[SOLVED] Warning: mysql_fetch_array(): supplied argument is not a valid MySQL result

[eekhoorn]

Strange one this, I have checked the forum and tried everything I can that is related and it still won't work.

 

I keep getting the following error on all my code:

 

Warning: mysql_fetch_array(): supplied argument is not a valid MySQL result resource

 

I have just moved service provider and the code worked perfectly on my old site but no longer works with my new provider the code is as below.

 

Header code:

<?php
include("../counter/counter.php");
require("connection.php");
$rs = mysql_select_db("leonrcou_leonaurbooks", $conn);
?>

 

the connection works fine as I have tested this seperately.

 

The main code is as follows and is a simple query:

<?php
$sql="SELECT `book_title`
	 FROM `book_database`
	 WHERE `book_id` = `$bookid`";

$rs=mysql_query($sql,$conn);

while($row = mysql_fetch_array($rs) )
{
echo("".$row["book_title"]."");
}
?>

 

I have checked the database and everything is the same as previously

 

Its baffling me trying to figure out what is wrong as the code was working yesterday on a separate server, any help would be fantastic thanks.

 

Gav

[chocopi]

It might be because you havent defined what type of value you want returned

 

So try replacing

 

while($row = mysql_fetch_array($rs) )

 

For

 

while($row = mysql_fetch_array($rs, MYSQL_ASSOC))

 

I think that might work  ???

 

~ Chocopi

[mmarif4u]

try this:

 

<?php
$sql="SELECT `book_title`
	 FROM `book_database`
	 WHERE `book_id` = `$bookid`";

$rs=mysql_query($sql);

while($row = mysql_fetch_array($rs) )
{
echo("".$row["book_title"]."");
}
?>

 

If this does not solve the prob than show ur db connectivity code.

[eekhoorn]

Both generate the same error, my connection code is:

 

<?php

 

$user = "username";

 

$conn = mysql_connect("localhost", "$user", "password");

 

?>

 

it connects fine as I placed a message in before to tell me if ti was connected ok.

 

I'm starting to think that it may be my hosting provider, as the .com is still on the old server and works fine but the .co.uk is on the new server and is generating errors.

 

Gav

[mmarif4u]

try this:

 

<?php
$sql="SELECT `book_title`
	 FROM `book_database`
	 WHERE `book_id` = `$bookid`";

$rs=mysql_query($sql);

while($row = mysql_fetch_object($rs) )
{
echo("".$row["book_title"]."");
}
?>

 

May be it will work for u.

[eekhoorn]

Just generates: Warning: mysql_fetch_object(): supplied argument is not a valid MySQL result resource

 

Thanks for the help, I have sent a mail to the hosting provider now to see if they can shed any light on the matter!

 

http://www.leonaur.co.uk/collections/collections.php?seriesid=1

http://www.leonaur.co.uk/books/booknumber.php?bookid=94

 

There are a couple of links out interest as to the live version of the problem.

 

Gav

[eekhoorn]

Figured it out, I have put:

 

$bookid = $_GET['id'];

 

in the header so it gets the information after "book.php?bookid=1" otherwise the sql query was searching for nothing and thus returning the correct response!

[eekhoorn]

Thanks for all your help by the way

### Directive a
Can you put the listing into a Markdown table with the columns Row and Line, starting with the line of the listing that contains "Based on this" and going on through the last line of the listing, with each line numbered and blank lines left out?

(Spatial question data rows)

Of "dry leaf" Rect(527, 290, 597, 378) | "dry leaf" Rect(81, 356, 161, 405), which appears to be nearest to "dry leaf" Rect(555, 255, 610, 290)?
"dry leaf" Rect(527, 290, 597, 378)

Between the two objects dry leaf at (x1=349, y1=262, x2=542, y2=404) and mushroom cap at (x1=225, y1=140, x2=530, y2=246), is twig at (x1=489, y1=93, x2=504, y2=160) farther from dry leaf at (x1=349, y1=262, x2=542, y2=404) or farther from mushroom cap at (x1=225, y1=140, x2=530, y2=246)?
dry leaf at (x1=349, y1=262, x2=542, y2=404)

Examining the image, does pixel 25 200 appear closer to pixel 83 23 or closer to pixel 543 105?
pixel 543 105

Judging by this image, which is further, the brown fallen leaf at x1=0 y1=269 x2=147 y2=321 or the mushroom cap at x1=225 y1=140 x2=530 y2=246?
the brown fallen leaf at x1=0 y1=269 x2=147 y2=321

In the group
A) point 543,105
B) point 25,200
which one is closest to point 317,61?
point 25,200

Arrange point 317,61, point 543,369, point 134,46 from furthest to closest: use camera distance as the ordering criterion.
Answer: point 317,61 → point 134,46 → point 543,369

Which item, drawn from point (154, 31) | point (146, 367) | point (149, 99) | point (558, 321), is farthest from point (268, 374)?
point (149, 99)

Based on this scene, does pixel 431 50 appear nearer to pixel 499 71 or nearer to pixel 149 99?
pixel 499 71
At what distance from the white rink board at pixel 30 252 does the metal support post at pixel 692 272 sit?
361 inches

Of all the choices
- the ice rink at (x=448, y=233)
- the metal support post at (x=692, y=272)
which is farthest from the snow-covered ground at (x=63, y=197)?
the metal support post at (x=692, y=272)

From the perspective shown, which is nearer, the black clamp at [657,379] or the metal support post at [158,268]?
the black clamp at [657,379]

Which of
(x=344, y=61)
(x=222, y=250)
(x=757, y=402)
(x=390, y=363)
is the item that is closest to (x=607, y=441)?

### Directive b
Can you duplicate, word for word, the part of the MySQL error thread starting with "it connects fine" and going on through "is generating errors."?

### Task response a
| Row | Line |
|---|---|
| 1 | Based on this scene, does pixel 431 50 appear nearer to pixel 499 71 or nearer to pixel 149 99? |
| 2 | pixel 499 71 |
| 3 | At what distance from the white rink board at pixel 30 252 does the metal support post at pixel 692 272 sit? |
| 4 | 361 inches |
| 5 | Of all the choices |
| 6 | - the ice rink at (x=448, y=233) |
| 7 | - the metal support post at (x=692, y=272) |
| 8 | which is farthest from the snow-covered ground at (x=63, y=197)? |
| 9 | the metal support post at (x=692, y=272) |
| 10 | From the perspective shown, which is nearer, the black clamp at [657,379] or the metal support post at [158,268]? |
| 11 | the black clamp at [657,379] |
| 12 | Which of |
| 13 | (x=344, y=61) |
| 14 | (x=222, y=250) |
| 15 | (x=757, y=402) |
| 16 | (x=390, y=363) |
| 17 | is the item that is closest to (x=607, y=441)? |

### Task response b
it connects fine as I placed a message in before to tell me if ti was connected ok.

 

I'm starting to think that it may be my hosting provider, as the .com is still on the old server and works fine but the .co.uk is on the new server and is generating errors.